** begin READING TEXT **
# Nero burning errors



## sleeptodream (Jun 15, 2004)

It's a new writer, I've only been able to burn one audio CD, and then errors the rest of the time.

This is the logfile when I tried burning a video CD (from mpeg file).



> Windows XP 5.1
> IA32
> WinAspi: -
> ahead WinASPI: File 'C:\Program Files\Ahead\Nero\Wnaspi32.dll': Ver=2.0.1.56, size=163910 bytes, created 7/13/2003 2:49:42 AM
> ...


Please help! Thank you.


----------



## Rockn (Jul 29, 2001)

Check your burning speed, make sure UDMA is on in the BIOS and use a better quality media. What is the current drive config as far as master slave setup with regards to your other drives? A firmware update may also be needed for this drive if it isn't bad already.


----------



## sleeptodream (Jun 15, 2004)

> Check your burning speed


I've tried 24x, 12x, 8x, 4x, and 2x.



> make sure UDMA is on in the BIOS


I'm not quite sure how to do this?



> and use a better quality media.


I've tried 4 different kinds already.



> What is the current drive config as far as master slave setup with regards to your other drives?


Uhm...how do I determine this too?

One probably important thing I forgot to mention -- it's an external drive, I'm using an IBM enclosure.


----------



## shreshti (Apr 28, 2005)

Ok Sleep to Dream Your problem can be solved Dont worry...
First enter into BIOS and check for UDMA
If you dont know how to enter into BIOS just keep typing key until it has entered the BIOS setup and the go to the peripherals whre you can find your drive and set it up for the UDMA

If it doesnt work check for newest update of Nero Rom Again and also check your drivers are perfect

Check that your proper drive is YOu Drive

OK
Try thsese on..


----------



## shreshti (Apr 28, 2005)

Ok Sleep to Dream Your problem can be solved Dont worry...
First enter into BIOS and check for UDMA
If you dont know how to enter into BIOS just keep typing key until it has entered the BIOS setup and the go to the peripherals whre you can find your drive and set it up for the UDMA

If it doesnt work check for newest update of Nero Rom Again and also check your drivers are perfect

Check that your proper drive is YOu Drive

OK
Try thsese on..


----------



## sleeptodream (Jun 15, 2004)

Okay, the past days I've been doing a bunch of things in attempting to solve my problem. These include:

*Software* 
- Upgrading to version 6.6.0.12 of Nero Burning ROM - installed, uninstalled, and reinstalled this a bunch of times
- Tried other software like NTI CD & DVD-Maker 7 (this particular one didn't even recognize my drive?)
** end READING TEXT **
- STATED TASK 1: Copy the part of the forum thread about Nero burning errors word for word, starting with "This is the" and going on through "help! Thank you.".
The entries that come next have no connection to the forum thread about Nero burning errors.
** begin SUPPLIED RECORDS **
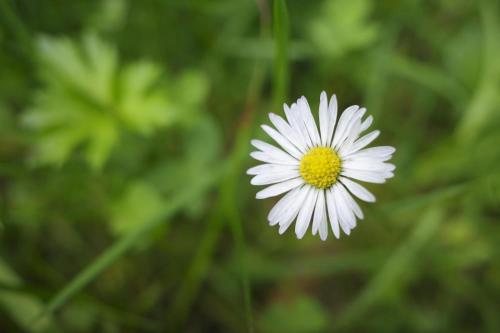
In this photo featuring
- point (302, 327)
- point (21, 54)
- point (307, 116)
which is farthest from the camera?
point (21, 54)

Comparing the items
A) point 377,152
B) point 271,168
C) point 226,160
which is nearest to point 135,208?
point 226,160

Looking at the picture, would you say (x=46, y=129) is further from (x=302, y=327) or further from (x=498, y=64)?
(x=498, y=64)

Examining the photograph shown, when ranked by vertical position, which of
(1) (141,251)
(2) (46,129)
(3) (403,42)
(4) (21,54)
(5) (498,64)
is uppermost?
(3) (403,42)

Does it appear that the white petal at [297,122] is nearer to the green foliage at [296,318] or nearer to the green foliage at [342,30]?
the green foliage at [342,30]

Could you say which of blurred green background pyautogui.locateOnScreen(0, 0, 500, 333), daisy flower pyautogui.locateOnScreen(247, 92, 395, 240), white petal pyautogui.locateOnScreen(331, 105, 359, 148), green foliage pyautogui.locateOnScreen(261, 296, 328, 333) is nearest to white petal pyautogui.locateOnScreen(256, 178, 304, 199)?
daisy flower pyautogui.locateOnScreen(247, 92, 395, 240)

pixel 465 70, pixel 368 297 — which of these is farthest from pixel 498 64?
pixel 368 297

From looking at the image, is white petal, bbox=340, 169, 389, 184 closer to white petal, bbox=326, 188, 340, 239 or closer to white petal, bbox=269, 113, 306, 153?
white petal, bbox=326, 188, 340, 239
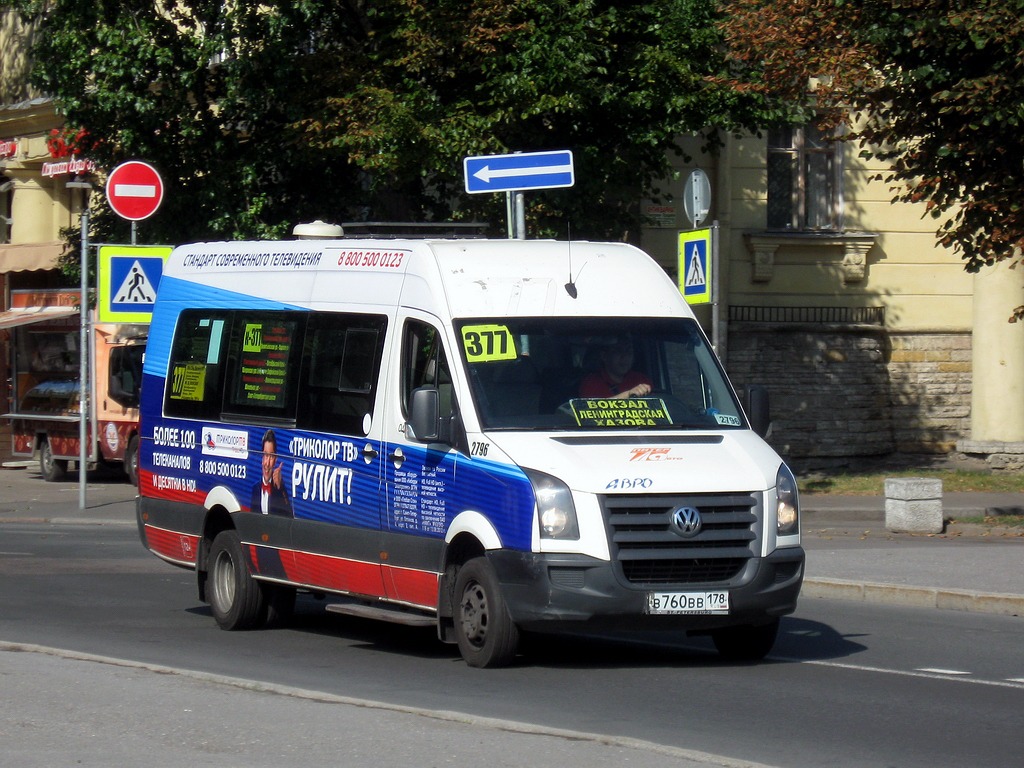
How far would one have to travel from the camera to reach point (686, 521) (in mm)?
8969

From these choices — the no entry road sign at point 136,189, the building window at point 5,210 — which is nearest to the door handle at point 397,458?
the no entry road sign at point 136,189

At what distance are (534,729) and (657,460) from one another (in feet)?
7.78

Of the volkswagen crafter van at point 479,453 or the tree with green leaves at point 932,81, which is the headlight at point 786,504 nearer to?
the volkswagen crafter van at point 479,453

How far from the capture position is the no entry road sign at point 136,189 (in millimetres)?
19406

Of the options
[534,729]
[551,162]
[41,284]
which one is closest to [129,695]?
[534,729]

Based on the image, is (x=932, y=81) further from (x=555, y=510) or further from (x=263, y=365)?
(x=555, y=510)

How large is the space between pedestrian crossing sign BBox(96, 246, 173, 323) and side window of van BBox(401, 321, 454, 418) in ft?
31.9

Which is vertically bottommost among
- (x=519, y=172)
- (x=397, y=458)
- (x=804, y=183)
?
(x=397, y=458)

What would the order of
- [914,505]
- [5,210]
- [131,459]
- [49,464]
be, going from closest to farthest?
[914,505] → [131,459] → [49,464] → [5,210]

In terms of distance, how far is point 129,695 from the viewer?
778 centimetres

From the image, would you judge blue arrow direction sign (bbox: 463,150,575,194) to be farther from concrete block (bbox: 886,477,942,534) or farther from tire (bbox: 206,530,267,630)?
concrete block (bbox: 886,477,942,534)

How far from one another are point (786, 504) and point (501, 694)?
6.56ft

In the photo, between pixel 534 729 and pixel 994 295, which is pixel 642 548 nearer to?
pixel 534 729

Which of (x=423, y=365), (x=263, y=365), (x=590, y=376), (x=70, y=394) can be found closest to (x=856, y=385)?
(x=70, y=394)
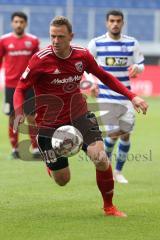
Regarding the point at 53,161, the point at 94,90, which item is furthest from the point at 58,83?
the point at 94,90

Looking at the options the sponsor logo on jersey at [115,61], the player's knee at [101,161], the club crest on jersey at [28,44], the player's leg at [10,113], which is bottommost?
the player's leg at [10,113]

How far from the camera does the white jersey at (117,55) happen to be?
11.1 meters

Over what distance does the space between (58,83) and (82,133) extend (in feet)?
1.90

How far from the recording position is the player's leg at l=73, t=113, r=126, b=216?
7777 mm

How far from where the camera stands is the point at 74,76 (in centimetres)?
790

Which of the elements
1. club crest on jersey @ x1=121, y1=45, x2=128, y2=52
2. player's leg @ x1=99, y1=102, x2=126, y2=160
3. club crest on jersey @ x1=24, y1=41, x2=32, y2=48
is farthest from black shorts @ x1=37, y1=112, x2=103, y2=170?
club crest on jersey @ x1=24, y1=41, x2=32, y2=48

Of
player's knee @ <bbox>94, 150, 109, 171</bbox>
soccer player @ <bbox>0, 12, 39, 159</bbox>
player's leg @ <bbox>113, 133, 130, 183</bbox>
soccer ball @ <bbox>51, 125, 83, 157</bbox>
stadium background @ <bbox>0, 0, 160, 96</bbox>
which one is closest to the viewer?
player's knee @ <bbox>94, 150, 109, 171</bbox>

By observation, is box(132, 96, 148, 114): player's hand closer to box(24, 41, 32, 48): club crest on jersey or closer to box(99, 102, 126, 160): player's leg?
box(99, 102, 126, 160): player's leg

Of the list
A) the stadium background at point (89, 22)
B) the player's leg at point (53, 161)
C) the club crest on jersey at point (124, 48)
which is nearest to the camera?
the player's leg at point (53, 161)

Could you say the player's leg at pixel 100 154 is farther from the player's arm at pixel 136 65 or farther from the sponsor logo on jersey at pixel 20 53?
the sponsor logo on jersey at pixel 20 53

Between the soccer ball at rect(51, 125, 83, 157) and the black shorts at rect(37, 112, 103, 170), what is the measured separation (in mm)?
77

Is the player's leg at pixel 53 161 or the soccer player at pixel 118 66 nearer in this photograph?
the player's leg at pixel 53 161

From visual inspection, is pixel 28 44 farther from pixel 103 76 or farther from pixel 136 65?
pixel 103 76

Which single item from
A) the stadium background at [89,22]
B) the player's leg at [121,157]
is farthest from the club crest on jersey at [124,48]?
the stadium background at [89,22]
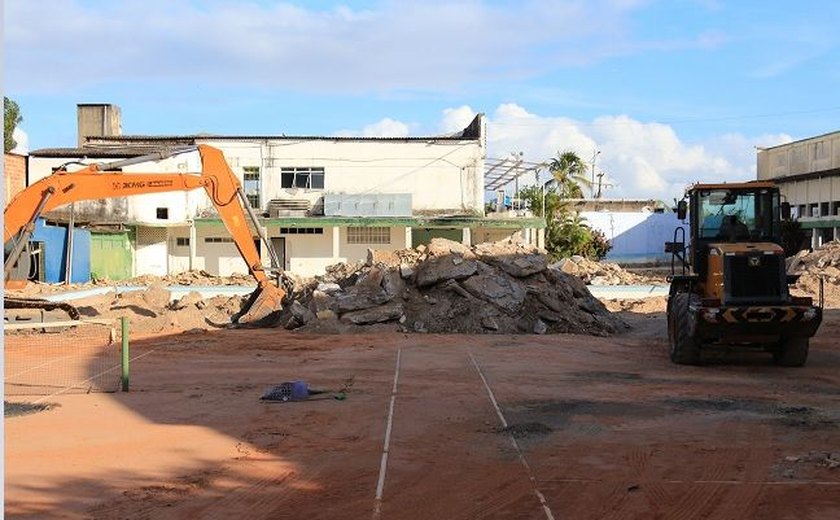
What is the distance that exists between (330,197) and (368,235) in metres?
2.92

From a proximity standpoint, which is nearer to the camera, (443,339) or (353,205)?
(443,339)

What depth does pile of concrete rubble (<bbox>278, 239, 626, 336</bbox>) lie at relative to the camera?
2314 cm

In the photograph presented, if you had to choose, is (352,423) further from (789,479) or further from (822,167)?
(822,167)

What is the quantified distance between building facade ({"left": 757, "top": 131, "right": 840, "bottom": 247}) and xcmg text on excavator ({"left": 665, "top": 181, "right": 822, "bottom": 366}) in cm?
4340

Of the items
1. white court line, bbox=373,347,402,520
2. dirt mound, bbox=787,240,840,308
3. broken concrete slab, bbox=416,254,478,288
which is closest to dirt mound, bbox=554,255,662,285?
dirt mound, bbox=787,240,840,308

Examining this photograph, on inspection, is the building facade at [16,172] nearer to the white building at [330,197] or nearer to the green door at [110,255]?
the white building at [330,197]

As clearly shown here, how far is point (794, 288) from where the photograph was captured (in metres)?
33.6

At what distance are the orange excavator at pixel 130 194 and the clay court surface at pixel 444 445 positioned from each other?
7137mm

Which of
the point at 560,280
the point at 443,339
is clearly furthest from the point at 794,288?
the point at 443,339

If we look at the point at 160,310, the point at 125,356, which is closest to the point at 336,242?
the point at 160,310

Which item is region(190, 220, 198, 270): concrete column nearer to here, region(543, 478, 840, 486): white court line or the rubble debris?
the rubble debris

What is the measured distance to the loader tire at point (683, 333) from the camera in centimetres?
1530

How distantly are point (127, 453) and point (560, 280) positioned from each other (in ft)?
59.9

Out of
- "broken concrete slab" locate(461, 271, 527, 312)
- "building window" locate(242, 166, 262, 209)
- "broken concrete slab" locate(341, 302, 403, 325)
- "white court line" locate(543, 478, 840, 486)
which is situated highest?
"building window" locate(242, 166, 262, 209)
** end SUPPLIED RECORDS **
** begin SUPPLIED RECORDS **
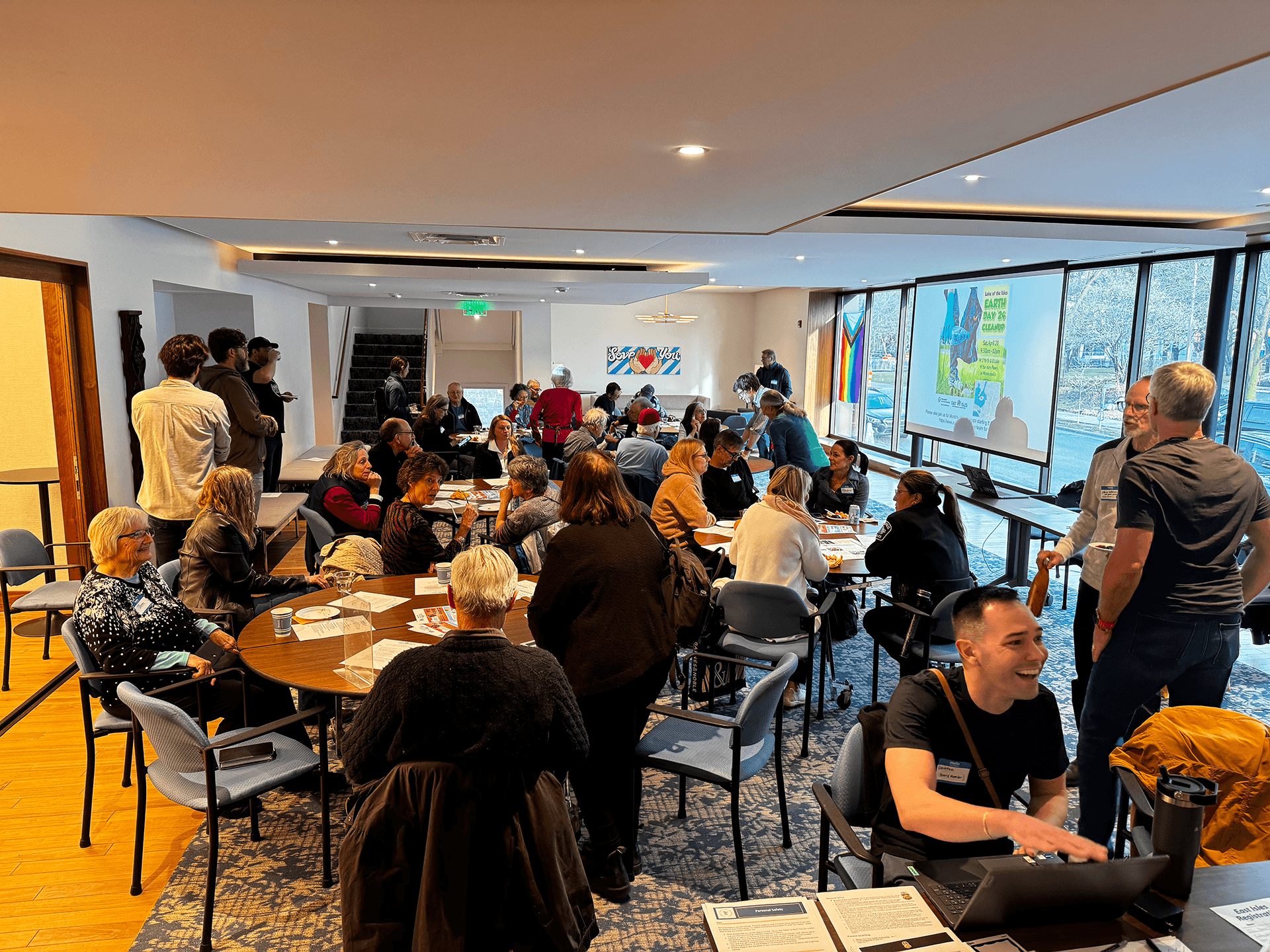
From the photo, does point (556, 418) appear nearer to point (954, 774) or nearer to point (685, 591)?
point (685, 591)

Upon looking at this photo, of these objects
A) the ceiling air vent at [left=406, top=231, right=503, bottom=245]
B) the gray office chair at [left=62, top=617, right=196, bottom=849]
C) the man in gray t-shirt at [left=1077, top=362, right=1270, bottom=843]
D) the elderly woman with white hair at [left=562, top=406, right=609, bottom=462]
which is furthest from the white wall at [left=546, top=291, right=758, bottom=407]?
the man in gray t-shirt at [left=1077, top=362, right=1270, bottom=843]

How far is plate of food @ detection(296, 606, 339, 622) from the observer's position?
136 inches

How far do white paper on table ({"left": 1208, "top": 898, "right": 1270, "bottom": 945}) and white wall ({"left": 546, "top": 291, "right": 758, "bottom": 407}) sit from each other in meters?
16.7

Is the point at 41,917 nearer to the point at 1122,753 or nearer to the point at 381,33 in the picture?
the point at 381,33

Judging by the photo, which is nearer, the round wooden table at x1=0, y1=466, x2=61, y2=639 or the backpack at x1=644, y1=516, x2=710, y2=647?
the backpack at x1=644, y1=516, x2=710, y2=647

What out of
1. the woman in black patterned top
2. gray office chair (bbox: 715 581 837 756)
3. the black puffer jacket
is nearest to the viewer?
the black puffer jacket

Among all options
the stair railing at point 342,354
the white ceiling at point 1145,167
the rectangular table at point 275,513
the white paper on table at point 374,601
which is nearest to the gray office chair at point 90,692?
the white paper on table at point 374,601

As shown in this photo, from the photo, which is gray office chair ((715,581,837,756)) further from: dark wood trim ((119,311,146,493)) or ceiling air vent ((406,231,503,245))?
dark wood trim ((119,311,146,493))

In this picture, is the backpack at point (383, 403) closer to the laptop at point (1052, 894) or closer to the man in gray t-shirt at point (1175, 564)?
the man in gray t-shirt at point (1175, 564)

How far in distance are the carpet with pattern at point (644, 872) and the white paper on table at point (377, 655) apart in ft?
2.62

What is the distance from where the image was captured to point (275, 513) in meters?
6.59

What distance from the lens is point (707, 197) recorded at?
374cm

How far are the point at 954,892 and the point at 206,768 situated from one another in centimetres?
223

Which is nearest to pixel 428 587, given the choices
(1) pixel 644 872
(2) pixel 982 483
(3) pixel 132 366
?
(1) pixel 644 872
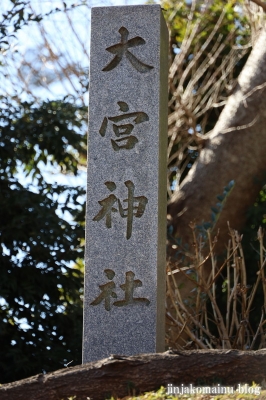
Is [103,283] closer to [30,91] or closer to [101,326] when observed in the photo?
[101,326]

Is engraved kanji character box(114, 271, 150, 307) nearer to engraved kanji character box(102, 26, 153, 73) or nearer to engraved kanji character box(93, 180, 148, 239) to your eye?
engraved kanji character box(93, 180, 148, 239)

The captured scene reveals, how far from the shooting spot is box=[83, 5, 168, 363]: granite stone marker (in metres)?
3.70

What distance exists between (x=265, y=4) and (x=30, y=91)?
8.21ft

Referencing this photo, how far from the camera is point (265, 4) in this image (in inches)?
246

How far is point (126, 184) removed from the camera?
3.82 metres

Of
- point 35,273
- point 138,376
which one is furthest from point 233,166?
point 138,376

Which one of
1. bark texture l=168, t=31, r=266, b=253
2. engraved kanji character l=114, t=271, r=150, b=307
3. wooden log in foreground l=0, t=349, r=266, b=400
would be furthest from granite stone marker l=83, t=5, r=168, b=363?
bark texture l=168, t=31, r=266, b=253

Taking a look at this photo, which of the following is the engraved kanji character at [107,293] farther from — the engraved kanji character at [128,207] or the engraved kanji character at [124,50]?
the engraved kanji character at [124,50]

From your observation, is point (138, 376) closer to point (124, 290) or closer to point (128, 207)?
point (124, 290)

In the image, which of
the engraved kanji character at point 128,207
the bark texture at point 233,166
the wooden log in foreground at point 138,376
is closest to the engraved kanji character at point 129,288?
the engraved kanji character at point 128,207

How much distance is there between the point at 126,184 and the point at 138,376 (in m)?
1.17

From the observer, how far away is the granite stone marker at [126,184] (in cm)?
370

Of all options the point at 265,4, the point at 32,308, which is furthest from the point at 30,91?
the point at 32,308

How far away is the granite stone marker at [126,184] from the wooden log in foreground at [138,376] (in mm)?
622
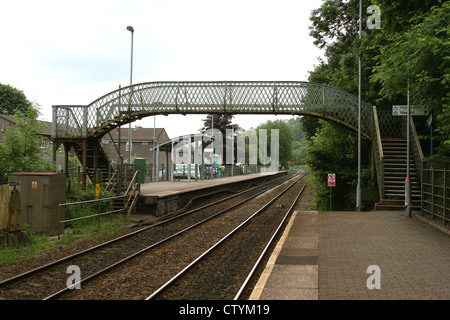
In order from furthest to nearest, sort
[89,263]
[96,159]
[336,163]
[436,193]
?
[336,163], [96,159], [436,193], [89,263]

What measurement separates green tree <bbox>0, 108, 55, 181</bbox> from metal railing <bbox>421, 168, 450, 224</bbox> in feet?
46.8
** end SUPPLIED RECORDS **
- STATED TASK 2: Count the lines in the entries that contain the string "inches", with case counting, and give only the number.

- RESULT 1:
This is the logfile when I tried burning a video CD (from mpeg file).



> Windows XP 5.1
> IA32
> WinAspi: -
> ahead WinASPI: File 'C:\Program Files\Ahead\Nero\Wnaspi32.dll': Ver=2.0.1.56, size=163910 bytes, created 7/13/2003 2:49:42 AM
> ...


Please help! Thank you.

- RESULT 2: 2